Summary: In the Bible “church” is by definition either all of the disciples of Jesus Christ or a specific group of believers. In 1 Timothy chapter 5, The Apostle Paul describes the church as people dedicated to doing whatever it takes to reach out and help others

We continue in our series Hope Found Here, and this month our focus is on Hope in the Church.

Many people associate the word “church” with a building. Often something old, draughty, with uncomfortable wooden pews and a smell of damp.

I have spoken to people in Ashingdon and Rayleigh who did not know that our buildings were churches.

In fact, a number of people thought our buildings were bungalows!

Even though we have the signs outside the front door here, many of the parents of the children that attend our nursery during the week do not realise that a church meets here on a Sunday.

Some people think that church is a place where weird people go on a Sunday.

I won’t pursue that line of thought further other than saying this building is a place we come to on a Sunday.

We get up, get dressed, drive through the traffic, come in sit down, stand up, sing, sit, stand, sing, sit, pray, stand, sing, sit, listen, stand, sing, drop a few coins in a bag, pray, have a drink, and go home.

Sunday after Sunday, we can do everything on auto-pilot, and maybe we have lost sight of the fact that our church is more than just this building; we, the people, are the church.

In the Bible there are several specific terms used to define what “church” actually is:

Ekklesia which means an assembly of called-out people.

Kuriakos – People who belong to the Lord.

The local church - “the church in Jerusalem” or “the church that meets at their house”

Universal Church – e.g. “just as Christ loved the church and gave himself up for her”

The “Body of Christ” – Romans 12 describes how “in Christ we, though many, form one body, and each member belongs to all the others”.

“Body of Christ” is commonly understood and used to refer to both the local and universal body of believers.

Nowhere in the Bible is “church” defined as a physical structure or the leadership/staff of an organization.

In the Bible “church” is by definition either all of the disciples of Jesus Christ or a specific group of believers.

The words our English bibles translate as “church” are in the original language plurals, and “church” always applies to people, not a place.

For example in the Book of Acts, where the Church began and spread, the personal and plural nature of the word “church” is clear.

In Acts 12:5 when Peter was in prison it says, “the church was earnestly praying to God for him”

In Acts 14:27 when Paul and Barnabas returned to Antioch it says “they gathered the church together and reported all that God had done through them and how he had opened a door of faith to the Gentiles.”

In Acts 15:3 Paul and Barnabas and some other believers were going to travel from Antioch to Jerusalem to see the apostles and elders there and “the church sent them on their way”

When they arrived in Jerusalem Acts 15:4 records “they were welcomed by the church and the apostles and elders”

Buildings don’t pray, gather, send or welcome. Nor was it only the Ministers and pastors and staff praying, gathering and welcoming, it was every person, the whole church was involved.

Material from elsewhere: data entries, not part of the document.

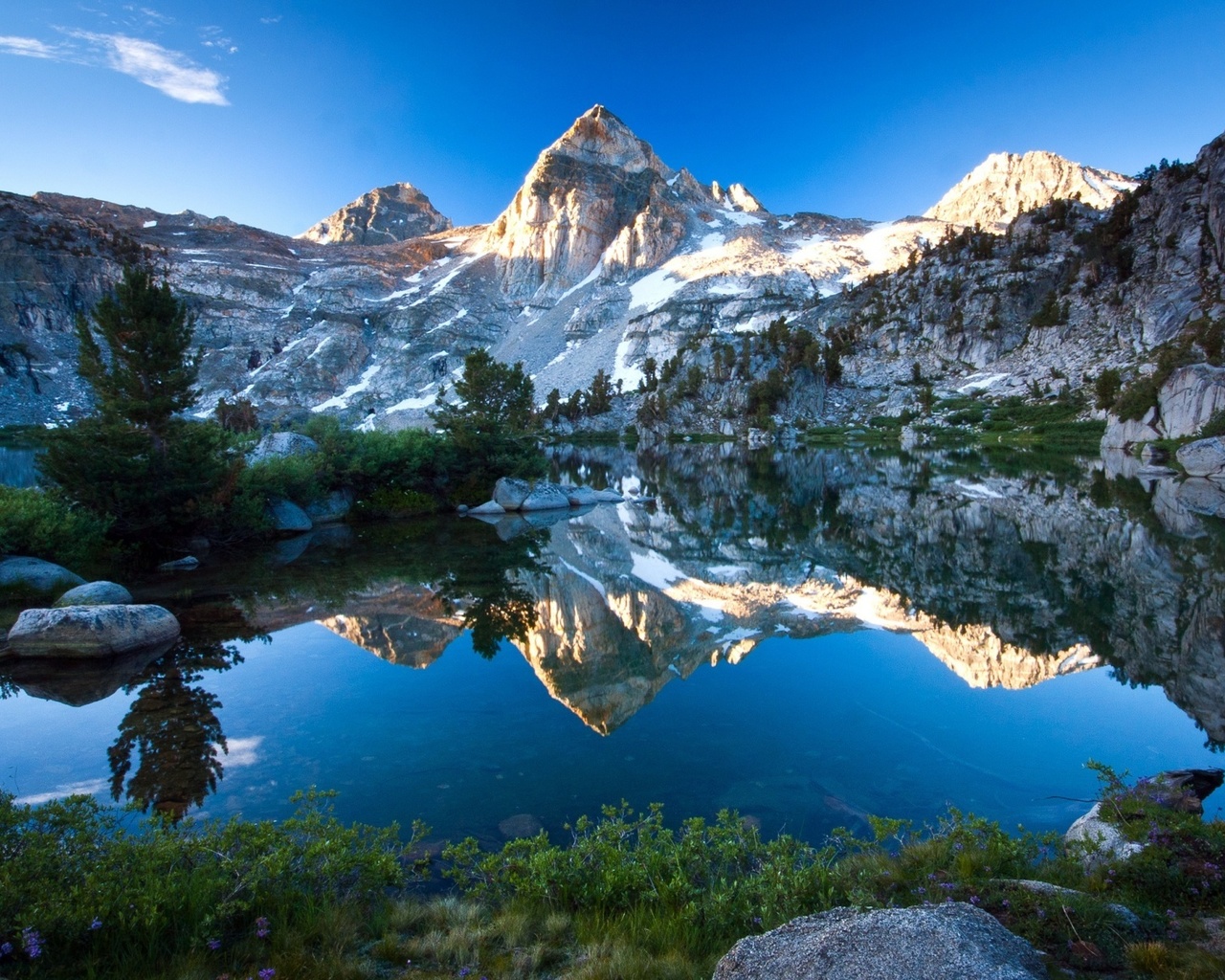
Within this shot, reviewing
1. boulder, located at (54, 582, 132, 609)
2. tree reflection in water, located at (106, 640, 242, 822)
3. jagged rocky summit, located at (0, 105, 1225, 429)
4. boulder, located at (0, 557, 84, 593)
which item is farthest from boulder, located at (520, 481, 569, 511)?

In 1 Timothy chapter 5, The Apostle Paul describes the church as people dedicated to doing whatever it takes to reach out and help others.

Paul says we have a responsibility, as the church, to serve and help others.

Caring for each other as well as those outside of the church is the quickest way to see Jesus change lives.

God gives each of us skills, abilities and opportunities to serve Him and each other.

In Timothy’s church, for example, the women ran a widows ministry (1 Timothy 5:16), and elders directed church affairs while others were devoted just to teaching and preaching (1 Timothy 5:17).

In the Bible, church is always a reference to people, not a place. The church is the body of believers that live out the Gospel in their words and actions.

The church is at its best when people inside the building take Jesus’ message outside the building and serve those they meet.

Sadly not every church in the world today follows the biblical definition of church.

Many modern churches would be barely recognizable to Jesus’ disciples and the leaders of the early church.

There are churches that have characteristics or perceptions which do not correspond to any of the terms used to define “church” in the Bible.

Church is now commonly defined as the specific place where Christians go rather than the people themselves.

Church is a place people only go to for special events like Christmas & Easter, or for a wedding, or funeral, or Christening or baby dedication. Over the years at Ashingdon there have been a number of people from outside the church who have requested we hold a dedication service for their children, not because they wanted to be part of church, but because they wanted to be able to show the dedication certificate to the local Catholic School when they applied for a place for their child.